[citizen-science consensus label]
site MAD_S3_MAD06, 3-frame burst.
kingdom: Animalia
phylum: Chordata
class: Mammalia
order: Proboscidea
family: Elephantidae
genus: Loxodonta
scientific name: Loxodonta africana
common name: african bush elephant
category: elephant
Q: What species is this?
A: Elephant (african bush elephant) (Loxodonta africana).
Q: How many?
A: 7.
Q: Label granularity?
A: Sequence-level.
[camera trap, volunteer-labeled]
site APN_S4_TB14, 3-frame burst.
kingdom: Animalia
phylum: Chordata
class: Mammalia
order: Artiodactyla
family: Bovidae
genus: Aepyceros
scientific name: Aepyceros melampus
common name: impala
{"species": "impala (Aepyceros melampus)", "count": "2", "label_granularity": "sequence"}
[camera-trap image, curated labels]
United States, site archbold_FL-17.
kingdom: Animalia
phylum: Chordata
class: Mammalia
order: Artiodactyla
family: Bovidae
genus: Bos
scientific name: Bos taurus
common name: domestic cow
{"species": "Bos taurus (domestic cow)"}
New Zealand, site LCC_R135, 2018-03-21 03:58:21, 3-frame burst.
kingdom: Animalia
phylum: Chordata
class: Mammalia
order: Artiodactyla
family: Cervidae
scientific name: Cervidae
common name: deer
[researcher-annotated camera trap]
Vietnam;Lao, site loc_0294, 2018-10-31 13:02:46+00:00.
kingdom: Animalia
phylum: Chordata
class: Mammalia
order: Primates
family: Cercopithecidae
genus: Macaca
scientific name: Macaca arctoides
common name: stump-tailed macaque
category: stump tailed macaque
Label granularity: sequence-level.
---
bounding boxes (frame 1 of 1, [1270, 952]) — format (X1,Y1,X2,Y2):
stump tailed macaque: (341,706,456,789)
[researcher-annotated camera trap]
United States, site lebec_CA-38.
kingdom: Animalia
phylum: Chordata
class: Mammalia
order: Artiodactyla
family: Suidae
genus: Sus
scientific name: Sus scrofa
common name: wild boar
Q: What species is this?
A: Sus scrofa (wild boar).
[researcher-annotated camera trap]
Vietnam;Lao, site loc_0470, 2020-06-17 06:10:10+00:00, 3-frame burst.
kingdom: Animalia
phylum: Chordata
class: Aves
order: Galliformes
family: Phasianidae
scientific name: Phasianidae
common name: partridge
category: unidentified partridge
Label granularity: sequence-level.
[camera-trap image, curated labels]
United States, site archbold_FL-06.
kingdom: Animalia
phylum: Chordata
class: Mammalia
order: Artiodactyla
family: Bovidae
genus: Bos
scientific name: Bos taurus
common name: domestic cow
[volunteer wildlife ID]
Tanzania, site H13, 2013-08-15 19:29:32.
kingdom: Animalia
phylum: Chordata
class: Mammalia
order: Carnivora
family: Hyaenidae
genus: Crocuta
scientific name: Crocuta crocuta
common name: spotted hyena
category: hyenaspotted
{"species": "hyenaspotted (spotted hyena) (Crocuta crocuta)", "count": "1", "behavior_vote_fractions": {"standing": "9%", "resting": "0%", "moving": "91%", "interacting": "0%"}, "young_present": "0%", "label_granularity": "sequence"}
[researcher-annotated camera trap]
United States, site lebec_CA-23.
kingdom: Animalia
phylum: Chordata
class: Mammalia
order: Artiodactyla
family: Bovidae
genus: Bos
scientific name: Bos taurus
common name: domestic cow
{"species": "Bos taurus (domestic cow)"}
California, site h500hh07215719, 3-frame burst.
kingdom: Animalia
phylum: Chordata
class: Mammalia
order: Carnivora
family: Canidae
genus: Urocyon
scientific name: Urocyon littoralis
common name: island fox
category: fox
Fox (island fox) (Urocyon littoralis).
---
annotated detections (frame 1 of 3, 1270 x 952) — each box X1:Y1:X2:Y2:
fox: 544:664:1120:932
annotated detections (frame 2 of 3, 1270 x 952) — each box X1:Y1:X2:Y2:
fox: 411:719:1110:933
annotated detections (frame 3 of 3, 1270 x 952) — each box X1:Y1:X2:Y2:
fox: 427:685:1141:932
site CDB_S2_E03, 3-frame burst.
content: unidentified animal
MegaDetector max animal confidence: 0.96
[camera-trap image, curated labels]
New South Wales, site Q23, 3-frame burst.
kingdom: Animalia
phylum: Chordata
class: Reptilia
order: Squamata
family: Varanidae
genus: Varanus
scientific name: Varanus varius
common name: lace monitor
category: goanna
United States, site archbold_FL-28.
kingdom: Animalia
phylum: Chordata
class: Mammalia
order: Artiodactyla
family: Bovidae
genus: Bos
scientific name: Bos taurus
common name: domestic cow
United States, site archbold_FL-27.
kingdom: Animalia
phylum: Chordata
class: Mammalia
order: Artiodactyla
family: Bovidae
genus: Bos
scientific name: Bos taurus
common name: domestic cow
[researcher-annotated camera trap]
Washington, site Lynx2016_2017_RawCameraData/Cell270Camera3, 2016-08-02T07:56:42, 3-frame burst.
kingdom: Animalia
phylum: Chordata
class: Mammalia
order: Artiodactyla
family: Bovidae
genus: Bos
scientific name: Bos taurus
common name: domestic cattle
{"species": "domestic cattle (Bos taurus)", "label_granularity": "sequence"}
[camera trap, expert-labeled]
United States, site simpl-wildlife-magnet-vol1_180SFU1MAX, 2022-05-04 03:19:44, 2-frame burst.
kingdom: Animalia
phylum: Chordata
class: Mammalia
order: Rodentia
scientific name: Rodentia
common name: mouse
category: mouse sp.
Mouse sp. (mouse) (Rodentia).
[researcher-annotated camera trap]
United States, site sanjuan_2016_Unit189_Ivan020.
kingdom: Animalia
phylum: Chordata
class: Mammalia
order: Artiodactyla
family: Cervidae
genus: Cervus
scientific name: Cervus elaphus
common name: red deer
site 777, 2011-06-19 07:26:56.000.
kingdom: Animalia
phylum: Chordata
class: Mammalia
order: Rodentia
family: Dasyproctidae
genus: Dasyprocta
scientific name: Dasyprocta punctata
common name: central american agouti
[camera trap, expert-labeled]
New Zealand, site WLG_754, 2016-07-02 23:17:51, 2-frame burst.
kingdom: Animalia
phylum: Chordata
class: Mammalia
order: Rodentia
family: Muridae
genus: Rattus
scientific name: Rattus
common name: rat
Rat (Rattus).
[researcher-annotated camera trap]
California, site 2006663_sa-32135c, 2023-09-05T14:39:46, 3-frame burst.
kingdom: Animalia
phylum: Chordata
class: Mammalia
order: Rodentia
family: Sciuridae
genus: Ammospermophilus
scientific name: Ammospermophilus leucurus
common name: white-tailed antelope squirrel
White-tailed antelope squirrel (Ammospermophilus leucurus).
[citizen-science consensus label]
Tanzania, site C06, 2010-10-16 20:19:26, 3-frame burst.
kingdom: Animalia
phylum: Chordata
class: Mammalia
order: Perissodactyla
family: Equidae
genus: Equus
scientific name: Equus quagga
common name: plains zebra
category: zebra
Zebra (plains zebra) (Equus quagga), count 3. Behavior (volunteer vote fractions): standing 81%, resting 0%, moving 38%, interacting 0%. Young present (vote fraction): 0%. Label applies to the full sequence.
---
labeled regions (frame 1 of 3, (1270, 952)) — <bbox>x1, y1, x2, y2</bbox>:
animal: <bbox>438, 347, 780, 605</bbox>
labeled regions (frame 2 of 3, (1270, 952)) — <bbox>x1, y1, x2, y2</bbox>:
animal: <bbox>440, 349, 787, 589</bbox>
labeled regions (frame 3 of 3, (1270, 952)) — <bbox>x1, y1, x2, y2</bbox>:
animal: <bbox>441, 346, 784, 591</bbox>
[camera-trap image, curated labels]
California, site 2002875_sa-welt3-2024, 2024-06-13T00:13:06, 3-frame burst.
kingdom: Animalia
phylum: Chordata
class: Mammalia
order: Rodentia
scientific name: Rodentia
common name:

(Task details): Give an exact repetition of all the material.

(Task solution):
[citizen-science consensus label]
site MAD_S3_MAD06, 3-frame burst.
kingdom: Animalia
phylum: Chordata
class: Mammalia
order: Proboscidea
family: Elephantidae
genus: Loxodonta
scientific name: Loxodonta africana
common name: african bush elephant
category: elephant
Q: What species is this?
A: Elephant (african bush elephant) (Loxodonta africana).
Q: How many?
A: 7.
Q: Label granularity?
A: Sequence-level.
[camera trap, volunteer-labeled]
site APN_S4_TB14, 3-frame burst.
kingdom: Animalia
phylum: Chordata
class: Mammalia
order: Artiodactyla
family: Bovidae
genus: Aepyceros
scientific name: Aepyceros melampus
common name: impala
{"species": "impala (Aepyceros melampus)", "count": "2", "label_granularity": "sequence"}
[camera-trap image, curated labels]
United States, site archbold_FL-17.
kingdom: Animalia
phylum: Chordata
class: Mammalia
order: Artiodactyla
family: Bovidae
genus: Bos
scientific name: Bos taurus
common name: domestic cow
{"species": "Bos taurus (domestic cow)"}
New Zealand, site LCC_R135, 2018-03-21 03:58:21, 3-frame burst.
kingdom: Animalia
phylum: Chordata
class: Mammalia
order: Artiodactyla
family: Cervidae
scientific name: Cervidae
common name: deer
[researcher-annotated camera trap]
Vietnam;Lao, site loc_0294, 2018-10-31 13:02:46+00:00.
kingdom: Animalia
phylum: Chordata
class: Mammalia
order: Primates
family: Cercopithecidae
genus: Macaca
scientific name: Macaca arctoides
common name: stump-tailed macaque
category: stump tailed macaque
Label granularity: sequence-level.
---
bounding boxes (frame 1 of 1, [1270, 952]) — format (X1,Y1,X2,Y2):
stump tailed macaque: (341,706,456,789)
[researcher-annotated camera trap]
United States, site lebec_CA-38.
kingdom: Animalia
phylum: Chordata
class: Mammalia
order: Artiodactyla
family: Suidae
genus: Sus
scientific name: Sus scrofa
common name: wild boar
Q: What species is this?
A: Sus scrofa (wild boar).
[researcher-annotated camera trap]
Vietnam;Lao, site loc_0470, 2020-06-17 06:10:10+00:00, 3-frame burst.
kingdom: Animalia
phylum: Chordata
class: Aves
order: Galliformes
family: Phasianidae
scientific name: Phasianidae
common name: partridge
category: unidentified partridge
Label granularity: sequence-level.
[camera-trap image, curated labels]
United States, site archbold_FL-06.
kingdom: Animalia
phylum: Chordata
class: Mammalia
order: Artiodactyla
family: Bovidae
genus: Bos
scientific name: Bos taurus
common name: domestic cow
[volunteer wildlife ID]
Tanzania, site H13, 2013-08-15 19:29:32.
kingdom: Animalia
phylum: Chordata
class: Mammalia
order: Carnivora
family: Hyaenidae
genus: Crocuta
scientific name: Crocuta crocuta
common name: spotted hyena
category: hyenaspotted
{"species": "hyenaspotted (spotted hyena) (Crocuta crocuta)", "count": "1", "behavior_vote_fractions": {"standing": "9%", "resting": "0%", "moving": "91%", "interacting": "0%"}, "young_present": "0%", "label_granularity": "sequence"}
[researcher-annotated camera trap]
United States, site lebec_CA-23.
kingdom: Animalia
phylum: Chordata
class: Mammalia
order: Artiodactyla
family: Bovidae
genus: Bos
scientific name: Bos taurus
common name: domestic cow
{"species": "Bos taurus (domestic cow)"}
California, site h500hh07215719, 3-frame burst.
kingdom: Animalia
phylum: Chordata
class: Mammalia
order: Carnivora
family: Canidae
genus: Urocyon
scientific name: Urocyon littoralis
common name: island fox
category: fox
Fox (island fox) (Urocyon littoralis).
---
annotated detections (frame 1 of 3, 1270 x 952) — each box X1:Y1:X2:Y2:
fox: 544:664:1120:932
annotated detections (frame 2 of 3, 1270 x 952) — each box X1:Y1:X2:Y2:
fox: 411:719:1110:933
annotated detections (frame 3 of 3, 1270 x 952) — each box X1:Y1:X2:Y2:
fox: 427:685:1141:932
site CDB_S2_E03, 3-frame burst.
content: unidentified animal
MegaDetector max animal confidence: 0.96
[camera-trap image, curated labels]
New South Wales, site Q23, 3-frame burst.
kingdom: Animalia
phylum: Chordata
class: Reptilia
order: Squamata
family: Varanidae
genus: Varanus
scientific name: Varanus varius
common name: lace monitor
category: goanna
United States, site archbold_FL-28.
kingdom: Animalia
phylum: Chordata
class: Mammalia
order: Artiodactyla
family: Bovidae
genus: Bos
scientific name: Bos taurus
common name: domestic cow
United States, site archbold_FL-27.
kingdom: Animalia
phylum: Chordata
class: Mammalia
order: Artiodactyla
family: Bovidae
genus: Bos
scientific name: Bos taurus
common name: domestic cow
[researcher-annotated camera trap]
Washington, site Lynx2016_2017_RawCameraData/Cell270Camera3, 2016-08-02T07:56:42, 3-frame burst.
kingdom: Animalia
phylum: Chordata
class: Mammalia
order: Artiodactyla
family: Bovidae
genus: Bos
scientific name: Bos taurus
common name: domestic cattle
{"species": "domestic cattle (Bos taurus)", "label_granularity": "sequence"}
[camera trap, expert-labeled]
United States, site simpl-wildlife-magnet-vol1_180SFU1MAX, 2022-05-04 03:19:44, 2-frame burst.
kingdom: Animalia
phylum: Chordata
class: Mammalia
order: Rodentia
scientific name: Rodentia
common name: mouse
category: mouse sp.
Mouse sp. (mouse) (Rodentia).
[researcher-annotated camera trap]
United States, site sanjuan_2016_Unit189_Ivan020.
kingdom: Animalia
phylum: Chordata
class: Mammalia
order: Artiodactyla
family: Cervidae
genus: Cervus
scientific name: Cervus elaphus
common name: red deer
site 777, 2011-06-19 07:26:56.000.
kingdom: Animalia
phylum: Chordata
class: Mammalia
order: Rodentia
family: Dasyproctidae
genus: Dasyprocta
scientific name: Dasyprocta punctata
common name: central american agouti
[camera trap, expert-labeled]
New Zealand, site WLG_754, 2016-07-02 23:17:51, 2-frame burst.
kingdom: Animalia
phylum: Chordata
class: Mammalia
order: Rodentia
family: Muridae
genus: Rattus
scientific name: Rattus
common name: rat
Rat (Rattus).
[researcher-annotated camera trap]
California, site 2006663_sa-32135c, 2023-09-05T14:39:46, 3-frame burst.
kingdom: Animalia
phylum: Chordata
class: Mammalia
order: Rodentia
family: Sciuridae
genus: Ammospermophilus
scientific name: Ammospermophilus leucurus
common name: white-tailed antelope squirrel
White-tailed antelope squirrel (Ammospermophilus leucurus).
[citizen-science consensus label]
Tanzania, site C06, 2010-10-16 20:19:26, 3-frame burst.
kingdom: Animalia
phylum: Chordata
class: Mammalia
order: Perissodactyla
family: Equidae
genus: Equus
scientific name: Equus quagga
common name: plains zebra
category: zebra
Zebra (plains zebra) (Equus quagga), count 3. Behavior (volunteer vote fractions): standing 81%, resting 0%, moving 38%, interacting 0%. Young present (vote fraction): 0%. Label applies to the full sequence.
---
labeled regions (frame 1 of 3, (1270, 952)) — <bbox>x1, y1, x2, y2</bbox>:
animal: <bbox>438, 347, 780, 605</bbox>
labeled regions (frame 2 of 3, (1270, 952)) — <bbox>x1, y1, x2, y2</bbox>:
animal: <bbox>440, 349, 787, 589</bbox>
labeled regions (frame 3 of 3, (1270, 952)) — <bbox>x1, y1, x2, y2</bbox>:
animal: <bbox>441, 346, 784, 591</bbox>
[camera-trap image, curated labels]
California, site 2002875_sa-welt3-2024, 2024-06-13T00:13:06, 3-frame burst.
kingdom: Animalia
phylum: Chordata
class: Mammalia
order: Rodentia
scientific name: Rodentia
common name:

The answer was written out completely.